Baleen is pre-1.0 (Development Status: Alpha). This page summarises notable changes by theme; see the full commit history for detail.

v0.4.0

Changed

  • krill engine replaces f5c + the in-tree CUDA DTW extension. Both event alignment and DTW now run through the krill package. GPU DTW is bit-identical to the old in-tree kernel; eventalign is HMM-free forced-dense and emits an f5c-format TSV, so every downstream stage is unchanged. krill reads BLOW5 directly via pyslow5 — the old f5c index FASTQ-index step is gone (you still need slow5tools index for the .blow5.idx).
  • baleen is now pure Python — no C extension, no nvcc build. krill installs from a project index (cu122 GPU wheel or plain CPU wheel), not PyPI.

Added

  • --pore — select the krill pore model for eventalign (default rna002).

Removed

  • --f5c-threads — krill eventalign runs in-process, not as a separate multithreaded subprocess.
  • BALEEN_NO_CUDA / BALEEN_CUDA_ARCHS build-time flags — the GPU/CPU split is now decided by which krill wheel is installed.

Unreleased (dev)

Features

  • Read-ID intersection — every stage is gated on reads(BAM) ∩ reads(FASTQ) ∩ reads(BLOW5) per condition, so f5c silently dropping reads absent from the signal file no longer biases depth statistics, the --min-depth filter, or subsampling.
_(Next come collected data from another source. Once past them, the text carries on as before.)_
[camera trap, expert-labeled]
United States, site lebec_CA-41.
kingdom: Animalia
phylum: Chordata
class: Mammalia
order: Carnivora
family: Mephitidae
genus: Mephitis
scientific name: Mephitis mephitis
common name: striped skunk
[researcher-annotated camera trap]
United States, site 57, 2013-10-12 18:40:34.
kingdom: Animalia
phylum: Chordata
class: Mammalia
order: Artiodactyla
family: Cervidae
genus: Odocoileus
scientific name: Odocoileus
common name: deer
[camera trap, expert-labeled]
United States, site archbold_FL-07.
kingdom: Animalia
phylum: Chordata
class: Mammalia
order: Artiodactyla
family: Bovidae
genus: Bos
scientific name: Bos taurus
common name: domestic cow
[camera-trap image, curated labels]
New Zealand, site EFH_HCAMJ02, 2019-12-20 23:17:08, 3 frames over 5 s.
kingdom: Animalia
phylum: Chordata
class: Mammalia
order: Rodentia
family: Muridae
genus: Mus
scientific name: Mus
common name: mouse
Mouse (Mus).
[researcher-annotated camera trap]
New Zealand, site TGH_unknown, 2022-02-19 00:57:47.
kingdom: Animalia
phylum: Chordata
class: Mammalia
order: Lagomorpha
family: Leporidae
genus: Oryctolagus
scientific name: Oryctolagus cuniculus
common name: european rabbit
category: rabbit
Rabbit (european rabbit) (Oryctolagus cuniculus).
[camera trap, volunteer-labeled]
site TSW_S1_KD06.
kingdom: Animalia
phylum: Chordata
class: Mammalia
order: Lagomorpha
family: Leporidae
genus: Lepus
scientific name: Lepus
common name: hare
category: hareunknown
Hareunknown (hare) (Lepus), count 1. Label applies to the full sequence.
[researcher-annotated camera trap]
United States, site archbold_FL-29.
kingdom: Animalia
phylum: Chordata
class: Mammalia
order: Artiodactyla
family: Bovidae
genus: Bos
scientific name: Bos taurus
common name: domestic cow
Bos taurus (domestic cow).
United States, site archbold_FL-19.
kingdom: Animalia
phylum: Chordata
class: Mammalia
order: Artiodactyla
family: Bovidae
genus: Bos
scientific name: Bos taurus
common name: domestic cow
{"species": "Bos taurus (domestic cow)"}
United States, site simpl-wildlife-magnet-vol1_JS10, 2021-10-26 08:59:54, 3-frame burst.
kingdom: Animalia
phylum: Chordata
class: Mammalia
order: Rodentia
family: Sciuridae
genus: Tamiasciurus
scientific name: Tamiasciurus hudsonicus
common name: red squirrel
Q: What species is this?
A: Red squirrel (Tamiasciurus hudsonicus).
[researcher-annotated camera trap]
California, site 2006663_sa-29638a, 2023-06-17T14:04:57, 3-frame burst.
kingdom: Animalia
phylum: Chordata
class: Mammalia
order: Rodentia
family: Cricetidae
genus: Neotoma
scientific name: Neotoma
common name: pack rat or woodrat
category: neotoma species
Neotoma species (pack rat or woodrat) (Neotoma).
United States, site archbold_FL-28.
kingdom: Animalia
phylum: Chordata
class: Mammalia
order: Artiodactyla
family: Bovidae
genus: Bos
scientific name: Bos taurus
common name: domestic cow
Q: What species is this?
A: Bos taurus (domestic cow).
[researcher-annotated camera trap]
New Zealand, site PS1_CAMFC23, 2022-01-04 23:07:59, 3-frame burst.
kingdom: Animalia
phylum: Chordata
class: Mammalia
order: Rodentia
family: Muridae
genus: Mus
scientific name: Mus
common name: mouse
Disable with --no-read-intersection.
  • --resume — interrupted runs reuse per-contig slices already on disk, guarded by a .run_params.json input/parameter fingerprint.
  • --depth-mode — choose how --min-depth is interpreted; the default is now read_count (total mapped reads on the contig) rather than mean_coverage (breaking default change).

Performance

  • Streaming per-contig flush — DTW → HMM → aggregation are fused per contig and written to disk immediately, bounding peak memory regardless of transcriptome size.
  • cuDTW++ warp-shuffle kernel replaces the previous wavefront DTW kernel.
  • Numba-JIT EM loops in the HMM calibration path (_calibrate_beta, _anchored_mixture_em), roughly a 19× per-call speedup on calibration.
  • emission_source gating — the default p_mod_knn path skips the V1/V2 computation entirely.

Fixes

  • Chunked merge_contig_bams to survive thousands of per-contig slices.
  • Closed path-traversal gaps in per-contig filename handling.
  • Per-position buffer stride fix in the multi-position CUDA DTW kernel.

Build

  • GPU Docker build now fails loudly if the _cuda_dtw extension silently falls back to CPU.

Reverted

  • The Sakoe-Chiba band DTW constraint was reverted — the soft-band implementation added overhead without reducing thread/diagonal count and was measured slower.

API note

run_pipeline_streaming(...) returns a 2-tuple (output_paths, metadata), where output_paths is a dict with keys site_tsv, read_bam, per_contig_dir, n_total_sites, and n_significant. (Earlier internal revisions returned a 3-tuple; that shape is no longer used.)